Well, now that I have your undivided attention, let me tell you about what happens when one diva mommie invites her friends over for drinks and diamonds. Okay, so it is really Silpada jewelry and it is sterling silver baubles, but still....so fun!
My busty, blonde, total babe of a friend, Lisa hosted the evening in her clean home. I find it hard to believe that people actually live in her house, but whatever! Can you believe that between the two of us we have given birth to 8 kids? It is TRUE! That is insane! I am the Jewish Martha Stewart and she is the blonde Italian version of Martha, Ciao bella, I will now call her Mama Mia Martha Stewart. Her triplets are G-G-B and sooo delicious- just like all the incredible appetizers that Mama Mia Martha Stewart made after getting her hair done. Fabulous eh? I am totally going against the notion of finding friends that look way OLDER than me. Dammit, now I am hanging it out with someone who while technically IS older, but looks younger. I made a promise to myself to start hanging out with some old hags but I can't seem to find any I like.
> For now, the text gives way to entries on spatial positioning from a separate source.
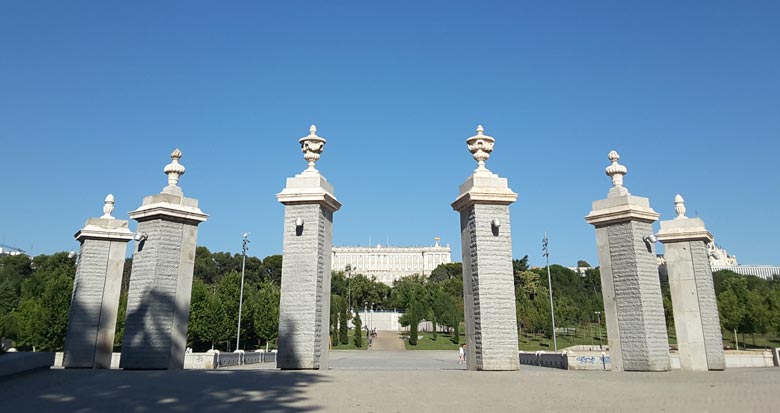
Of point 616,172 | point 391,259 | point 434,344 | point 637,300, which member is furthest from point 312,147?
point 391,259

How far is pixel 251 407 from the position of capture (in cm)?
648

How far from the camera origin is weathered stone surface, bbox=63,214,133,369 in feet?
42.6

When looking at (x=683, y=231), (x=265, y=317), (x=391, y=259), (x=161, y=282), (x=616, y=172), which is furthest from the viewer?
(x=391, y=259)

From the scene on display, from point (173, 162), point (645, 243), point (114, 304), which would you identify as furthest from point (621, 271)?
point (114, 304)

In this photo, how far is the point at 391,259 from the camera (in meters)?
127

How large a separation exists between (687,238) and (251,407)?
42.4ft

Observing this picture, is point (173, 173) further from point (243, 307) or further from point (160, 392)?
point (243, 307)

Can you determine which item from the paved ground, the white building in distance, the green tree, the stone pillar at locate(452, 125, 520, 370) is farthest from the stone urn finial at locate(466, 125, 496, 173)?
the white building in distance

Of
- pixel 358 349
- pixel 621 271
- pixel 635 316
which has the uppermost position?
pixel 621 271

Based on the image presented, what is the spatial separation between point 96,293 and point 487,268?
10.5m

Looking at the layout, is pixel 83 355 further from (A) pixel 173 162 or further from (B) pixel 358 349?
(B) pixel 358 349

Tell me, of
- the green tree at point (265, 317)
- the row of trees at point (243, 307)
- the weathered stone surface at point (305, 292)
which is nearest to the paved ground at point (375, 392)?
the weathered stone surface at point (305, 292)

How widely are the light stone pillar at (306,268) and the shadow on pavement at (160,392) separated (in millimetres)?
1234

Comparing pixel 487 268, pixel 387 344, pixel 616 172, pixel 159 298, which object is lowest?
pixel 387 344
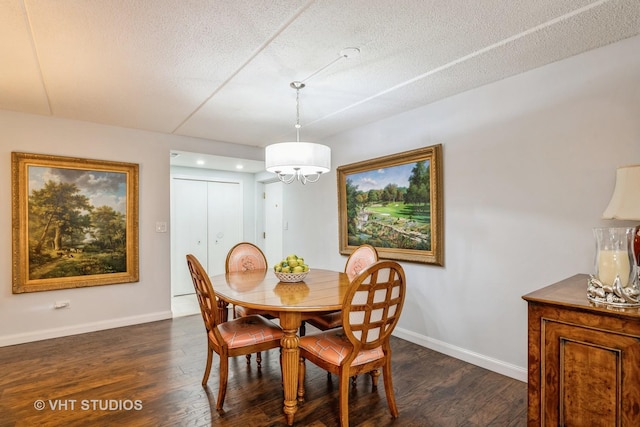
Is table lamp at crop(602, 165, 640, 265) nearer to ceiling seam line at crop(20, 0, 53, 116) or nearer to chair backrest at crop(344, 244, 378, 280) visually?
chair backrest at crop(344, 244, 378, 280)

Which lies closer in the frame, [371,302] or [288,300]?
[371,302]

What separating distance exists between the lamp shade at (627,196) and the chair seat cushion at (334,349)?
144 centimetres

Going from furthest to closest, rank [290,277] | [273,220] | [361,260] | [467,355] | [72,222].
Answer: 1. [273,220]
2. [72,222]
3. [361,260]
4. [467,355]
5. [290,277]

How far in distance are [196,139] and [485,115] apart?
3360mm

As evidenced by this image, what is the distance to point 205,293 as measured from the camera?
2064 mm

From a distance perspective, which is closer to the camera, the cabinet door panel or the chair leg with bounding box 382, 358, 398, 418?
the cabinet door panel

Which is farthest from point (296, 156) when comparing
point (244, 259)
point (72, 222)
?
point (72, 222)

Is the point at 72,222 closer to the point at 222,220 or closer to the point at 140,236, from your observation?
the point at 140,236

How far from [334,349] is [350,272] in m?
1.11

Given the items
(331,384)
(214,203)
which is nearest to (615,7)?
(331,384)

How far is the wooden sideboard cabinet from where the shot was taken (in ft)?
4.21

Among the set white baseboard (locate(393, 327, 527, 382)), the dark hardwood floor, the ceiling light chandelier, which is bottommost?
the dark hardwood floor

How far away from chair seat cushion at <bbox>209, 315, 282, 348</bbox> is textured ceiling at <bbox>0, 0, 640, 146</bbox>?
1810 mm

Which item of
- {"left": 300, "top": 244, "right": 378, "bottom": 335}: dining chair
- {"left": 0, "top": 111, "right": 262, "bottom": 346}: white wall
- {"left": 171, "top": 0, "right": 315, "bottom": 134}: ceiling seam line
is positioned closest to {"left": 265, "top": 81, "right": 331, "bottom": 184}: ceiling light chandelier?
{"left": 171, "top": 0, "right": 315, "bottom": 134}: ceiling seam line
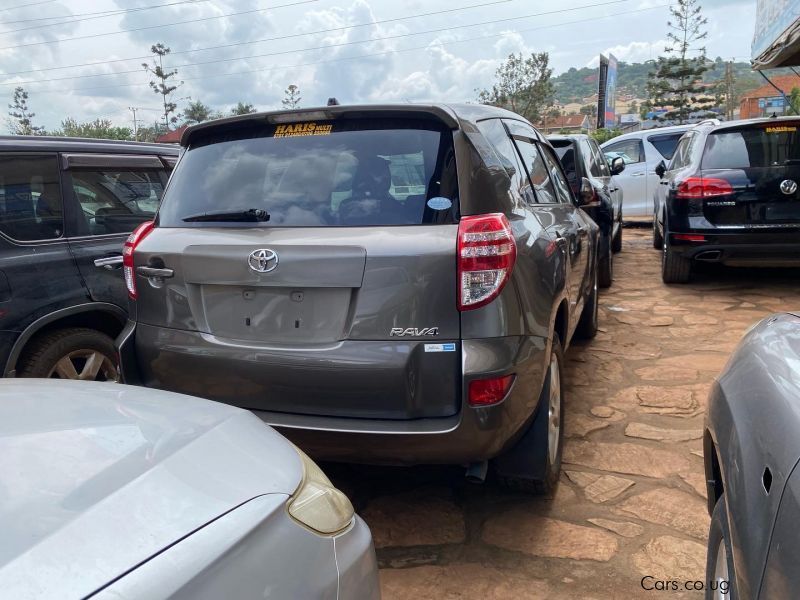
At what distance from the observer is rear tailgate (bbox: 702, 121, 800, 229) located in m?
5.93

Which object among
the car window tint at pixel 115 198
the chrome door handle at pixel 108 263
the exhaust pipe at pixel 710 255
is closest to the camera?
the chrome door handle at pixel 108 263

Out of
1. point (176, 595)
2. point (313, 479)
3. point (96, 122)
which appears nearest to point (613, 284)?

While sipping sexy cocktails all the diva mommies shopped for new gems and silver accessories and
gabbed about the fast approaching holidays, the Black Friday sales and guess what? Several of us were bitching about how Target goofed when they canceled orders for the Britax Marathons Carseats earlier this week. Here are the most frequent guests of their store and instead of singing Target's praises over artichoke filled pockets and cheese & onion tartlets, these ladies were comparing stories of anger and frustration. Not good Target, I repeat, NOT GOOD! This has moved from just idle internet chit chat and is now face to face conversation.
When Lisa was busy taking hot trays out of her oven I snuck her kids downstairs and snapped some pics of them. I told them to be really quiet so we could surprise their mom with the results. They could not stop smiling because the thought of pulling one over on mommie was too much for them to pass up. The triplets were so proud of the Thanksgiving Turkey hats featuring their handpints- I just had to have them model them for the blog. Note to self: Next year steal this idea for Thanksgiving!
Since technically I am still in NON-Spending mode, I decided to curb my urge to buy every cool thing on the kitchen table. Instead, I agreed to host a party like this to earn my own jewels without opening my checkbook, So when you get your engraved invite to come over for drinks and diamonds, make sure you look WAY WAY older than me!